Give an exact copy of the data that follows.

-- Excerpts from a dataset --

⟨

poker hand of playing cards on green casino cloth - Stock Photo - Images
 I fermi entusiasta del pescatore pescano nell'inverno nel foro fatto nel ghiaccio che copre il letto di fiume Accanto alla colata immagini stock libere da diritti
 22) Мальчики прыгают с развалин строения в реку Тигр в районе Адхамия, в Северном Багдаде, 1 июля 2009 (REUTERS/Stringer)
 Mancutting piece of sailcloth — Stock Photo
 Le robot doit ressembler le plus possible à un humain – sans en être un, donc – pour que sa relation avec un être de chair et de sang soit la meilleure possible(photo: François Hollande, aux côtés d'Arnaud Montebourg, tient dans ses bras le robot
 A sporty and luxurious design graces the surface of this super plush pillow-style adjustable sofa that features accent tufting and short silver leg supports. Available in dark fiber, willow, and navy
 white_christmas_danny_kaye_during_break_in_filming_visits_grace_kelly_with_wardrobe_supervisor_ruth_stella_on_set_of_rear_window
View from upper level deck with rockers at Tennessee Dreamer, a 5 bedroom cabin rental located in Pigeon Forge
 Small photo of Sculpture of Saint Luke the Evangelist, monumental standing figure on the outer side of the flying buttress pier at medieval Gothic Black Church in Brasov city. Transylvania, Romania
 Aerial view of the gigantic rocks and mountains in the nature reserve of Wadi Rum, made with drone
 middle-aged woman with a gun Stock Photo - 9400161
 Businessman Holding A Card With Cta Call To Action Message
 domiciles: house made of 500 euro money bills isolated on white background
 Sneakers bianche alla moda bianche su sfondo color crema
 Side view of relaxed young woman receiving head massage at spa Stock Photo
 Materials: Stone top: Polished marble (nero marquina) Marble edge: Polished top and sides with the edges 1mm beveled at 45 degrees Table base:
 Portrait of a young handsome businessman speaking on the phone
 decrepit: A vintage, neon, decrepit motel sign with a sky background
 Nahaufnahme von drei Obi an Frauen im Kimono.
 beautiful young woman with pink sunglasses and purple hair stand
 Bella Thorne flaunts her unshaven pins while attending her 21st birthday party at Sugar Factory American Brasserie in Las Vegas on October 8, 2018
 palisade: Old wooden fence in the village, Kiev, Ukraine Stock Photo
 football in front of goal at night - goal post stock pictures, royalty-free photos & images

⟩

-- RESPONSE --
poker hand of playing cards on green casino cloth - Stock Photo - Images
 I fermi entusiasta del pescatore pescano nell'inverno nel foro fatto nel ghiaccio che copre il letto di fiume Accanto alla colata immagini stock libere da diritti
 22) Мальчики прыгают с развалин строения в реку Тигр в районе Адхамия, в Северном Багдаде, 1 июля 2009 (REUTERS/Stringer)
 Mancutting piece of sailcloth — Stock Photo
 Le robot doit ressembler le plus possible à un humain – sans en être un, donc – pour que sa relation avec un être de chair et de sang soit la meilleure possible(photo: François Hollande, aux côtés d'Arnaud Montebourg, tient dans ses bras le robot
 A sporty and luxurious design graces the surface of this super plush pillow-style adjustable sofa that features accent tufting and short silver leg supports. Available in dark fiber, willow, and navy
 white_christmas_danny_kaye_during_break_in_filming_visits_grace_kelly_with_wardrobe_supervisor_ruth_stella_on_set_of_rear_window
View from upper level deck with rockers at Tennessee Dreamer, a 5 bedroom cabin rental located in Pigeon Forge
 Small photo of Sculpture of Saint Luke the Evangelist, monumental standing figure on the outer side of the flying buttress pier at medieval Gothic Black Church in Brasov city. Transylvania, Romania
 Aerial view of the gigantic rocks and mountains in the nature reserve of Wadi Rum, made with drone
 middle-aged woman with a gun Stock Photo - 9400161
 Businessman Holding A Card With Cta Call To Action Message
 domiciles: house made of 500 euro money bills isolated on white background
 Sneakers bianche alla moda bianche su sfondo color crema
 Side view of relaxed young woman receiving head massage at spa Stock Photo
 Materials: Stone top: Polished marble (nero marquina) Marble edge: Polished top and sides with the edges 1mm beveled at 45 degrees Table base:
 Portrait of a young handsome businessman speaking on the phone
 decrepit: A vintage, neon, decrepit motel sign with a sky background
 Nahaufnahme von drei Obi an Frauen im Kimono.
 beautiful young woman with pink sunglasses and purple hair stand
 Bella Thorne flaunts her unshaven pins while attending her 21st birthday party at Sugar Factory American Brasserie in Las Vegas on October 8, 2018
 palisade: Old wooden fence in the village, Kiev, Ukraine Stock Photo
 football in front of goal at night - goal post stock pictures, royalty-free photos & images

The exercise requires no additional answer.